This world tells me conflicting things about the chronic pain I deal with. On the one hand, I’m told my pain doesn’t exist, is all in my mind, and that if I use narcotic or opiate medicine to treat pain, I’m a drug addict. On the other hand, movies and books like “Me Before You” say that chronic pain is so bad, I should just kill myself.
There is no cultural archetype or trope of the functional pain patient, medicating both adequately and responsibly. We do not have a model of a loving mother who sometimes smokes pot for her joint pain, though I know a half dozen real people this perfectly describes.
Every day there’s a news article mongering fear of an “opioid epidemic” which lumps legal prescription patients in with street heroin users to justify increased barriers to narcotic pill access (driving up heroin’s stock in the process.) Chronic pain is not even mentioned in a lot of these stories, but addiction always is.
There are even some hospitals now that brag they are opiate free and no longer prescribe effective pain relief. Like many with chronic pain, I do not keep a standing narcotic prescription. I rely on edible and smokable marijuana, topical analgesics, and over the counter pain medicine to control all but my very worst pain. When I can’t treat it at home with those methods, I go to the emergency room. Where now they won’t have what I need.
Hollywood loves to kill off disabled characters, and often portrays this as mercy rather than murder. Sometimes the disabled character (written and played by non-disabled people of course) will beg an abled character to commit fatal violence, which is called “putting them out of their misery.”
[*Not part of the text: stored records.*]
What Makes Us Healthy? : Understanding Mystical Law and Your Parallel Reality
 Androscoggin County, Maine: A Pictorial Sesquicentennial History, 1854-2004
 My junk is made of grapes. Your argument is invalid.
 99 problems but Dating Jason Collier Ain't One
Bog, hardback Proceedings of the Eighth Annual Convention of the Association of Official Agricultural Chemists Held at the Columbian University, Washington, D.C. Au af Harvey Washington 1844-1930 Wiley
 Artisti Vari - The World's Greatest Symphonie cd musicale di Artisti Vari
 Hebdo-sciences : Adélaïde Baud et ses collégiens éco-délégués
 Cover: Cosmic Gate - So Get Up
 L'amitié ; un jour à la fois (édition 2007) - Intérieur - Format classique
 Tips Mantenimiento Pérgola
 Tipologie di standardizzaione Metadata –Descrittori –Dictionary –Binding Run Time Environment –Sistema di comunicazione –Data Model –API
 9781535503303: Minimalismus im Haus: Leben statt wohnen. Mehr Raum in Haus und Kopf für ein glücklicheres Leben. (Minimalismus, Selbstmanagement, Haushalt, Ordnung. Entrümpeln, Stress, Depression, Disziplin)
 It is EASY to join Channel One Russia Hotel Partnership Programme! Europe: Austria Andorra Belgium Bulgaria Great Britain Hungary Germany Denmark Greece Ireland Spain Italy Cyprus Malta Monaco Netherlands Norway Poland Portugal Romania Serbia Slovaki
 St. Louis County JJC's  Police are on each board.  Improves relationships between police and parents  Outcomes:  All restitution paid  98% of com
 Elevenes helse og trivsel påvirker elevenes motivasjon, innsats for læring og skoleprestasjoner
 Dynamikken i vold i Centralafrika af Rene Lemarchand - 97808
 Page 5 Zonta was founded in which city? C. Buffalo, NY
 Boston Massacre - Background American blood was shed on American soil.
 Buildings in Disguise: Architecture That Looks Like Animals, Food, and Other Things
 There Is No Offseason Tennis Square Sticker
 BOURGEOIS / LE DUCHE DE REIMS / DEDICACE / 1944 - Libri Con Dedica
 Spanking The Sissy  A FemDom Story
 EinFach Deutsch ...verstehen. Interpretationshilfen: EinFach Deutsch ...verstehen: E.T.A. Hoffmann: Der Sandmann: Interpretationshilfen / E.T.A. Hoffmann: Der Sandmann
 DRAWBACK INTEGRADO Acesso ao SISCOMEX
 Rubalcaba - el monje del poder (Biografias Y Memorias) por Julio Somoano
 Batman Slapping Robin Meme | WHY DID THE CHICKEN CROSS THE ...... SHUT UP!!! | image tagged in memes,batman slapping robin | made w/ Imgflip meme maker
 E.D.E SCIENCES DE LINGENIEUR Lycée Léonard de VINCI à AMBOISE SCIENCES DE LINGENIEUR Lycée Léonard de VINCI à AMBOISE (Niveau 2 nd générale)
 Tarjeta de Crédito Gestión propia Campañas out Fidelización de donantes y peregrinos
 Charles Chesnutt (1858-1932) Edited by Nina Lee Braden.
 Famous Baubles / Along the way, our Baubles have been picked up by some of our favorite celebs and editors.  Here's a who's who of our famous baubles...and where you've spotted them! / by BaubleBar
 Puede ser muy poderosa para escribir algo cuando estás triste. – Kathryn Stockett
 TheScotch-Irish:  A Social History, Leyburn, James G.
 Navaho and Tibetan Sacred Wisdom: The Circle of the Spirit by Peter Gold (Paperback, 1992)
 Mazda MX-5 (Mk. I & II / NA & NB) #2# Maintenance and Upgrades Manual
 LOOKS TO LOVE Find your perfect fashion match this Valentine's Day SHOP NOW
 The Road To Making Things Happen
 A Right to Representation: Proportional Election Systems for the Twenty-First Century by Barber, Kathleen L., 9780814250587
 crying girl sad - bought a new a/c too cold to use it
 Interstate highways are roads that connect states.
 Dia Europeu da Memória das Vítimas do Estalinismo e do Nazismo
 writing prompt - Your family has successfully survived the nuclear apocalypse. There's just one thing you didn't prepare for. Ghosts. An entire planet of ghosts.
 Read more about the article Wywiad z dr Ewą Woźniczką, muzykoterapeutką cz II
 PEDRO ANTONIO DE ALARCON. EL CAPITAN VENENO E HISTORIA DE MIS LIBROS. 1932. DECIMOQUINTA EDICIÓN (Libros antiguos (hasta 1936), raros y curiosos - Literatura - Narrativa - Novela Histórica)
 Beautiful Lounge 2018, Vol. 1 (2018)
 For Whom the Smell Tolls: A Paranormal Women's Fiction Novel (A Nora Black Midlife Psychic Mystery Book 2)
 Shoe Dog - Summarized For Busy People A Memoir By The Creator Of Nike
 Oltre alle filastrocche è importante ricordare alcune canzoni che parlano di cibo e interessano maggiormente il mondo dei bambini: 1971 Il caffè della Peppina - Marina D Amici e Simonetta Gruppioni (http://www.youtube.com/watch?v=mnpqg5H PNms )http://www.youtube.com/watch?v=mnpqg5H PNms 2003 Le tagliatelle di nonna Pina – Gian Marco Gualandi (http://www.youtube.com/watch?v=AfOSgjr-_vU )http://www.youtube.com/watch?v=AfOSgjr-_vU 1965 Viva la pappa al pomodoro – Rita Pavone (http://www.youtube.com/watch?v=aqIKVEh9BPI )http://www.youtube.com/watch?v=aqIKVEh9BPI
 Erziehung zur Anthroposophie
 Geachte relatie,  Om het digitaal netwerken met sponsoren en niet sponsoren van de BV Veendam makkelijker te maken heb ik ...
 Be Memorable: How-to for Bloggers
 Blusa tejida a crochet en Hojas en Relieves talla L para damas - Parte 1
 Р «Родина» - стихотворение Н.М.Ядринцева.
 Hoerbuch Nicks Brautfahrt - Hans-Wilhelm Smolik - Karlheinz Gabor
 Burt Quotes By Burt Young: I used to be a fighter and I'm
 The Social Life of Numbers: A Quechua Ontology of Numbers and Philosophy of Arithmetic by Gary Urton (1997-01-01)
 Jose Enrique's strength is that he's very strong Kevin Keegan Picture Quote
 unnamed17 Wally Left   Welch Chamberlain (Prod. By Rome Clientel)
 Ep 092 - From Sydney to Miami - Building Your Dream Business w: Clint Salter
Why is my misery sufficient cause to approve of “physician assisted suicide” but not sufficient justification to prescribe me narcotics? How can my pain simultaneously be imaginary and a good reason to kill myself? What twisted logic is this, that criminalizes treating my pain yet legalizes killing me for it?
Abled people underestimate the strength and resilience of disabled people, in ways that endanger us. While a period of depression is common after the unset of a chronic illness or after a debilitating injury, within three years a majority of disabled people have some degree of acceptance. They want to learn to live with their condition, not to die.
Let us live and live well. Fully fund public health programs, disability services, and social security. Resist the moral panic over opiates and fight against measures to rob us of effective pain relief. Support evidence based (is, not twelve steps) addiction treatment, and medical research for less addictive pain relief. Boycott films like “Me Before You”. We usually don’t want to die, but this world isn’t designed for us to live in.